Nancy Zambell: Do you have any thoughts on what the unemployment rate might be for April when that comes out this week?

Chuck Butler: The unemployment rate is something that's a moving target every month. You have so many people drop out of the workforce, and then they're not counted. You have all the people that are on disability not counted. And all these things go into that unemployment rate.

I more or less look at the participation rate that the St. Louis Fed tracks. In March, the participation rate fell to 63.3% of Americans working. That is the lowest level in this country since 1979.

The government can play games with the unemployment rate numbers, and they can make them keep going down and down and down. But everyone knows what the real numbers are, if you look at that participation rate.

Nancy Zambell: That's true. So basically, if you were going to forecast what the economy was going to do for the next couple of quarters, would you stay pretty much the same, unless we have a major stimulus program?

Chuck Butler: Yes, pretty much the same, or even a little bit weaker. I just think that we're stuck in this rut that we're going to follow for a long time, because the Fed sees that they can keep rates low and inflation low at the same time by building the monetary base and buying all these bonds, but not increasing the money supply. That is something that I think that they're going to hang their head on for a long time.

And by doing so, it doesn't address the unemployment problem. And it doesn't address the debt problems of the country, which I believe have a lot to do with the unemployment problems. But interest rates will stay low, and so housing will do OK, and people will still spend money. But we're kind of stuck in a rut.

Nancy Zambell: So let's talk about the currency. That would be a very nice alternative investment, or I guess an investment to be included in your total portfolio. And this gold savings plan sounds very interesting.

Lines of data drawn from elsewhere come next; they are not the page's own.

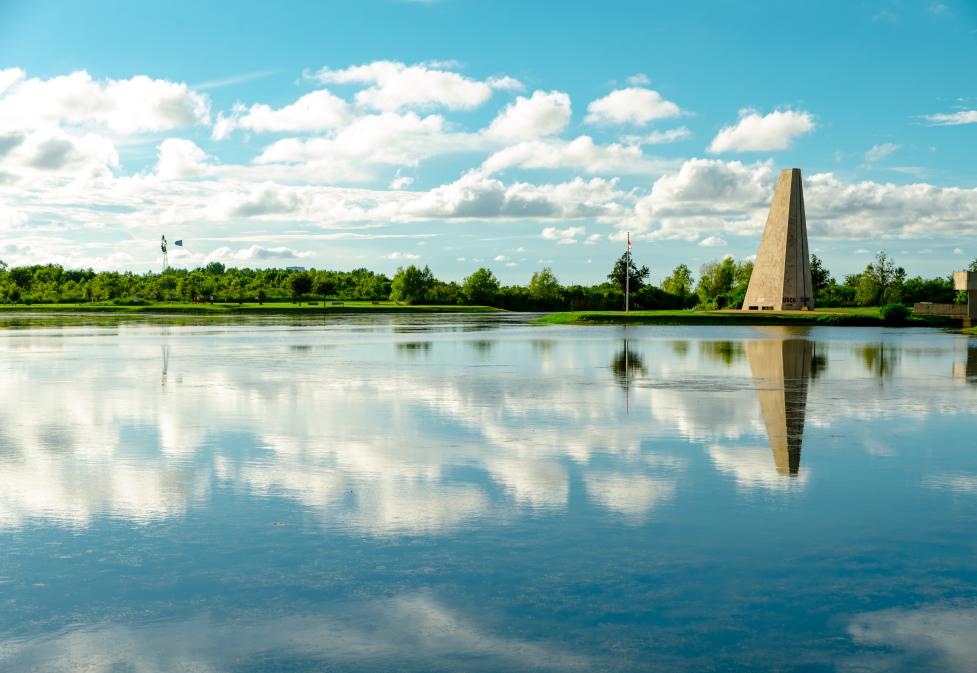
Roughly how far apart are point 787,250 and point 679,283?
92.4 metres

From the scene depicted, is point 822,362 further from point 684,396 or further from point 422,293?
point 422,293

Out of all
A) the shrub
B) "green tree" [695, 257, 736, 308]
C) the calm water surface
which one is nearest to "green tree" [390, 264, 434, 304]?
"green tree" [695, 257, 736, 308]

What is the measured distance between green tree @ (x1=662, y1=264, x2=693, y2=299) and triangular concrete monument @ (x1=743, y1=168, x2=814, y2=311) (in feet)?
284

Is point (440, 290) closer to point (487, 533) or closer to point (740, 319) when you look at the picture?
point (740, 319)

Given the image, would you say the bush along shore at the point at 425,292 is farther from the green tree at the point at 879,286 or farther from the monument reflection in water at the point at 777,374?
the monument reflection in water at the point at 777,374

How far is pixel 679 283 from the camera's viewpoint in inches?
6629

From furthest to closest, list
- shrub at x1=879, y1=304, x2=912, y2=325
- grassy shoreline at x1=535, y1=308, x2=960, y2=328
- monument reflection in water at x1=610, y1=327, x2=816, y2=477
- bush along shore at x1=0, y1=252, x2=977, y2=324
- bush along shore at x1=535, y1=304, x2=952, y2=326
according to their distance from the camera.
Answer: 1. bush along shore at x1=0, y1=252, x2=977, y2=324
2. shrub at x1=879, y1=304, x2=912, y2=325
3. bush along shore at x1=535, y1=304, x2=952, y2=326
4. grassy shoreline at x1=535, y1=308, x2=960, y2=328
5. monument reflection in water at x1=610, y1=327, x2=816, y2=477

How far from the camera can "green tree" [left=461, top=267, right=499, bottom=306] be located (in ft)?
520

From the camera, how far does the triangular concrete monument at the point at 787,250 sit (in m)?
76.4

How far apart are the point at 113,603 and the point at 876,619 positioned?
5350 mm

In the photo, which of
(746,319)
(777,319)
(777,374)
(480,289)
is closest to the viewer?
(777,374)

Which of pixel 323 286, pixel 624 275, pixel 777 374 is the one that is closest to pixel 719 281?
pixel 624 275

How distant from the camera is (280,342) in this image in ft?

Chuck Butler: We look at the currencies as a way to pick an allocation of your portfolio. Now, we're not people that say you need to be 100% out of the dollar or anything like that. We understand that people need dollars for gas and groceries and giggles and things like that.

But what they need to do is allocate somewhere between 10% and 15%-but no more than 20%-toward currencies. And anywhere you look in the world, there's always a currency that's doing well.

Nancy Zambell: Do you have any favorites right now?

Chuck Butler: My favorites would include China, Singapore, Norway, Australia, and Canada. We always look at fundamentals.

We're not traders that look at technical numbers, because fundamentals will be the things that drive something over a period of time and not day-to-day movements up and down. And those are some of the countries that have some of the best fundamentals in the world. Therefore, we like those currencies.

Nancy Zambell: Do you think that for an individual investor, an ETF of those currencies would be the way to go?

Chuck Butler: ETFs are good short-term solution to buying currencies. We view ETFs as just that-a short-term alternative to buying the actual currency-because you can't get the actual currency out of an ETF.

Most people don't actually have a need for currencies, but you never know. You might end up buying something from a German producer or manufacturer and you need to have euros, and you won't get those out of the ETF.

The reason we say short-term, is that in an ETF, the trust company charges you a maintenance charge on an annual basis for holding that ETF. And those maintenance charges, over the years, just continue to go higher and higher.

We don't like to be charged for holding things, so we normally like to see people actually invest in the currency.